California coach Mike Montgomery, who has roughly 20 years of Pacific-10 Conference experience, cited Washington on Tuesday as holding the inside track to the men’s basketball regular season championship.
“Washington, with three home games, would certainly be in the driver’s seat,” he said, “given that they are in first place as we speak.”
We’d better speak fast, because the No. 21 Huskies’ stay at the top will be up for grabs again Thursday, when they are visited by No. 14 Arizona State, which is one-half game behind.
“I know in terms of league play, it’s probably the biggest game I’ve had since I’ve been a Husky,” UW senior Jon Brockman said. “... It makes it real exciting. I know what the environment is going to be like: It’s going to be wild and crazy. They’re coming in with a lot of energy, a lot of focus and really I’m sure Arizona State is thinking they deserve to be in first place.”
Meanwhile, an equally tight race is brewing down below where USC (7-7 in conference), Oregon State (7-8) and Washington State (6-9) are in a scramble for sixth place. That’s an important spot because it brings an opening-day bye in the Pac-10 tournament, March 11-14 at Staples Center in Los Angeles.
The seventh- and 10th-place finishers and the eighth- and ninth-place finishers meet on opening day of the tournament, while the first- through sixth-place teams have the day off. That means the bottom four teams’ path to the tournament title demands four wins in four days, while the other six teams need three wins over three days.
That can be an important dividing line, but one that isn’t drawing much discussion – even from the coaches involved.
“We want to play good basketball,” WSU coach Tony Bennett said. “Wherever that puts us at the end of the year is going to be the case.

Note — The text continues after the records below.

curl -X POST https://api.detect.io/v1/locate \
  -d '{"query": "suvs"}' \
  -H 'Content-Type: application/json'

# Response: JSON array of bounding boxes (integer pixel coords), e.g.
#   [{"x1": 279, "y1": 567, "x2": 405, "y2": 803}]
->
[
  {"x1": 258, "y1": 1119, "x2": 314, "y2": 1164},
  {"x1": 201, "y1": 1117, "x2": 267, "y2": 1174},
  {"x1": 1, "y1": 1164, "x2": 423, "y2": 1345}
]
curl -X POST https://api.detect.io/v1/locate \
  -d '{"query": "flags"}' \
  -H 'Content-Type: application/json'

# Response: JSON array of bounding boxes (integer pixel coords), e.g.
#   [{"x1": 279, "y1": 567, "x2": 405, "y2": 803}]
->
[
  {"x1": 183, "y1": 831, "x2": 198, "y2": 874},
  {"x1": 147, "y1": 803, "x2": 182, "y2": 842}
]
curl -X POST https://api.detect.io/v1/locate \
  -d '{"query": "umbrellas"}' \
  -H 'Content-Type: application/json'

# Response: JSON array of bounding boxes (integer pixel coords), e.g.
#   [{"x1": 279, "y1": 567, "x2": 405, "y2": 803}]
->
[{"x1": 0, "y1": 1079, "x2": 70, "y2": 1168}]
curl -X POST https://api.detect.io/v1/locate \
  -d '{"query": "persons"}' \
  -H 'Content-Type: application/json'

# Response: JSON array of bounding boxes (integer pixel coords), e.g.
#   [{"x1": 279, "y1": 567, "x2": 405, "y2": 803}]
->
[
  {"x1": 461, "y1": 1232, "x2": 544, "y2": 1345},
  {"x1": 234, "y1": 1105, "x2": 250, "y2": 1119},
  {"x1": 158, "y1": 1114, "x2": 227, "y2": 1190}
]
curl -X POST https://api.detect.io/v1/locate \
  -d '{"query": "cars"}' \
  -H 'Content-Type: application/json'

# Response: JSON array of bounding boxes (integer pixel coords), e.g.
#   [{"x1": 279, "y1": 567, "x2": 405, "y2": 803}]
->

I don’t know positioning or placing in the Pac-10 tournament. We played good ball on Saturday (an 82-81 win at UCLA). ... To me it’s all about playing good basketball, and if it’s good enough to put you in a spot to play in the postseason, certainly that’s a noble goal and we want that badly. But it starts with concentrating with what’s in front of you.”
What’s in front of the Cougars are home games against Arizona on Thursday and Arizona State on Saturday, followed by the regular-season finale March 7 at Washington.
Oregon State coach Craig Robinson said his team has already exceeded the “two or three” league victories he expected. Down the stretch, he wants to keep the Beavers focused on a goal they can control.
“What we’d like to be able to do is continue to win games so that we can come out of (conference play) with a winning record,” he said. “That’s what you want to be. That would be a good measurement of success. With regard to the Pac-10 tournament, a lot of that is going to be up to teams that are above us. ... We’re not too focused on getting to sixth place. If it works out that we get it, that would be great.”
The Beavers end their regular season with three road games: at Oregon on Sunday and at UCLA and USC next week.
Rare bench view for Thomas
Freshman Isaiah Thomas of Tacoma, UW’s leading scorer, says he can’t remember the last time he was benched at crunch time with the game on the line. But that’s where he was as the Huskies’ gutted out a victory at USC on Saturday.
“That was a game situation where Venoy (Overton’s) defensive pressure had changed the game around, and we just decided to go with that,” coach Lorenzo Romar said. “And then Justin Dentmon, down the stretch, he was guarding well, too.”
Thomas admits he felt “weird” watching from the bench, but he couldn’t argue with the result.
“We won and that’s all that matters, but it was something different,” he said. “... It was something that had never happened to me, and I hope it never happens again. But we won.”
Brockman a Naismith finalist
Brockman was named among the 30 finalists for the 2009 Naismith Trophy, presented annually to the nation’s outstanding men’s basketball player. The only other Pac-10 player among the finalists is James Harden of Arizona State.